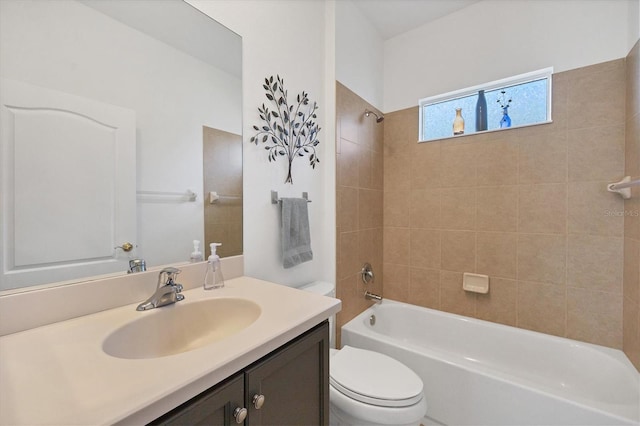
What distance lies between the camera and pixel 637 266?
1357 mm

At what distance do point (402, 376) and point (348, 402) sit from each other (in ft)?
0.94

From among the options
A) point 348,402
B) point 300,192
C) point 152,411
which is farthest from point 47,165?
point 348,402

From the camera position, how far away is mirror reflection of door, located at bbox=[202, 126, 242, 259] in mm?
1146

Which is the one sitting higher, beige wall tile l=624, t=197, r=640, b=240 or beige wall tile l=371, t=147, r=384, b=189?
beige wall tile l=371, t=147, r=384, b=189

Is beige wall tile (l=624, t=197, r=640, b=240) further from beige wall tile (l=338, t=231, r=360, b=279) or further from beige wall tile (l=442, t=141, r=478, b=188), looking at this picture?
beige wall tile (l=338, t=231, r=360, b=279)

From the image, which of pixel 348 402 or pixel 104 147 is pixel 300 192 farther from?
pixel 348 402

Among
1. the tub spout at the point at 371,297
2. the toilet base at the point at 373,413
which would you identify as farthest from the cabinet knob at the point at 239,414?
the tub spout at the point at 371,297

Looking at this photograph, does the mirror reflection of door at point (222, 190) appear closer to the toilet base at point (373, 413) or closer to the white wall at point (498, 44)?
the toilet base at point (373, 413)

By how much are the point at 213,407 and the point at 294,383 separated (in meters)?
0.27

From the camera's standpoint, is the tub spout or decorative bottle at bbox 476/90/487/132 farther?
the tub spout

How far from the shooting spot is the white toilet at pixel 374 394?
1.08m

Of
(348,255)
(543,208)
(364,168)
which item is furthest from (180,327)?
(543,208)

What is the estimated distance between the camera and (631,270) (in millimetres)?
1429

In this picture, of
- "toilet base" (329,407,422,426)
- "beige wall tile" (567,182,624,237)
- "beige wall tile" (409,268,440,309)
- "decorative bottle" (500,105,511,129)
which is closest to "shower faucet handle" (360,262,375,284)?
"beige wall tile" (409,268,440,309)
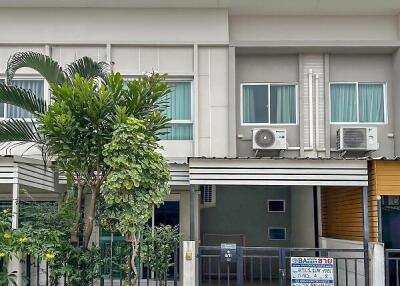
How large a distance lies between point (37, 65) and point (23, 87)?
3.67m

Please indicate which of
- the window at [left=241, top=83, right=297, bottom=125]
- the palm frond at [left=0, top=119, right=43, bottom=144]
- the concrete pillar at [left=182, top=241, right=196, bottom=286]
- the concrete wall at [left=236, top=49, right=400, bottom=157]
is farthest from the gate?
the palm frond at [left=0, top=119, right=43, bottom=144]

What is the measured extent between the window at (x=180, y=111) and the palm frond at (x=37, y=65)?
371 cm

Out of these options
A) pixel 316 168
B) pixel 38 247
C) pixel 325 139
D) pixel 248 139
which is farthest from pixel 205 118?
pixel 38 247

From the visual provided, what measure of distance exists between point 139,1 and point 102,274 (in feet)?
20.6

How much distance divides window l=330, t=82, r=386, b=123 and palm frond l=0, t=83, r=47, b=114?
7110 millimetres

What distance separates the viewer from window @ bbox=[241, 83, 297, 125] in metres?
13.7

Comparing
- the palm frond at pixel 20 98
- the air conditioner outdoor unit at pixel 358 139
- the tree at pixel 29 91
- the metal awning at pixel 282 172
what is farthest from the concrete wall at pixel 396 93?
the palm frond at pixel 20 98

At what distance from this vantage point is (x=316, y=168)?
395 inches

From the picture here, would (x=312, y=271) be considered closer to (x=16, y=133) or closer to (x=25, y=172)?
(x=25, y=172)

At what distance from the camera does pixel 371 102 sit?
13.8 metres

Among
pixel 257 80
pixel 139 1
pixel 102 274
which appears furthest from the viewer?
pixel 257 80

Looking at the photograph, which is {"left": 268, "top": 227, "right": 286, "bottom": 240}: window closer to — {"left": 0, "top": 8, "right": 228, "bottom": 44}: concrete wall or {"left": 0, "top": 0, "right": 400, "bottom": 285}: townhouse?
{"left": 0, "top": 0, "right": 400, "bottom": 285}: townhouse

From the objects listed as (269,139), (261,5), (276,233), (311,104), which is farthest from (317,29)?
(276,233)

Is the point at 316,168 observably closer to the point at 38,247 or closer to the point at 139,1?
the point at 38,247
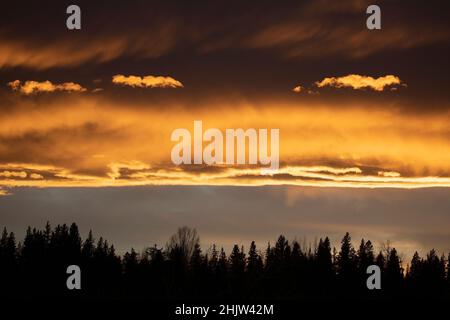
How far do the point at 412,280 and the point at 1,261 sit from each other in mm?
54016

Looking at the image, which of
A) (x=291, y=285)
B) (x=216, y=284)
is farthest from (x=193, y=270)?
(x=291, y=285)

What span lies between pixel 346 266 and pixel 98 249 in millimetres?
32011

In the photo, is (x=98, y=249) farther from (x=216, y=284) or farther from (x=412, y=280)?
(x=412, y=280)
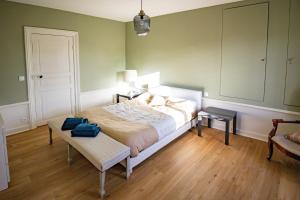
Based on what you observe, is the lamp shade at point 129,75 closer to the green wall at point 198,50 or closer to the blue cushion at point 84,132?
the green wall at point 198,50

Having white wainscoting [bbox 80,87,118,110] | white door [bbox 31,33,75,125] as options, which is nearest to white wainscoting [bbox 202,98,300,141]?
white wainscoting [bbox 80,87,118,110]

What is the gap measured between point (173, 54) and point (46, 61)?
281 centimetres

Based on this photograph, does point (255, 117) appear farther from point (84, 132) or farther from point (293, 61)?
point (84, 132)

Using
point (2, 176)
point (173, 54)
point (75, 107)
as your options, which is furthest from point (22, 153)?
point (173, 54)

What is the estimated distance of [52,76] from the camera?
4414 millimetres

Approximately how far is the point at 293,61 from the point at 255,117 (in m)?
1.13

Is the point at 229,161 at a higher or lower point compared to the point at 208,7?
lower

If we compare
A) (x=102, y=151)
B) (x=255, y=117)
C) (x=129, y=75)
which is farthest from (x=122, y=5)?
(x=255, y=117)

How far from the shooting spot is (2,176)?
7.72 feet

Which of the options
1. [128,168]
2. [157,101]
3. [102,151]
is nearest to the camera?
[102,151]

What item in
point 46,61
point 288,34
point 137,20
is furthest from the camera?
point 46,61

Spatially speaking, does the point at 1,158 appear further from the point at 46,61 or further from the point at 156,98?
the point at 156,98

☆ ☆ ☆ ☆ ☆ ☆ ☆

• [Problem to work on] Copy out the lines between the one holding "Based on this" and the end of the lines above, inclusive, with no changes.

• [Written response]
Based on this photograph, does point (255, 117) appear farther from point (84, 132) or farther from point (293, 61)?
point (84, 132)

Using
point (2, 176)
point (173, 54)
point (75, 107)
as your options, which is furthest from point (22, 153)?
point (173, 54)

What is the estimated distance of [52,76] from the camera?
4414 millimetres

Approximately how far is the point at 293,61 from the point at 255,117 (in m)?
1.13

Is the point at 229,161 at a higher or lower point compared to the point at 208,7?
lower

If we compare
A) (x=102, y=151)
B) (x=255, y=117)
C) (x=129, y=75)
which is farthest from (x=122, y=5)?
(x=255, y=117)

How far from the shooting spot is (2,176)?
7.72 feet

Which of the options
1. [128,168]
2. [157,101]
3. [102,151]
is nearest to the camera?
[102,151]

What item in
point 46,61
point 288,34
point 137,20
is furthest from the camera?
point 46,61

Spatially speaking, does the point at 1,158 appear further from the point at 46,61 or further from the point at 156,98?
the point at 156,98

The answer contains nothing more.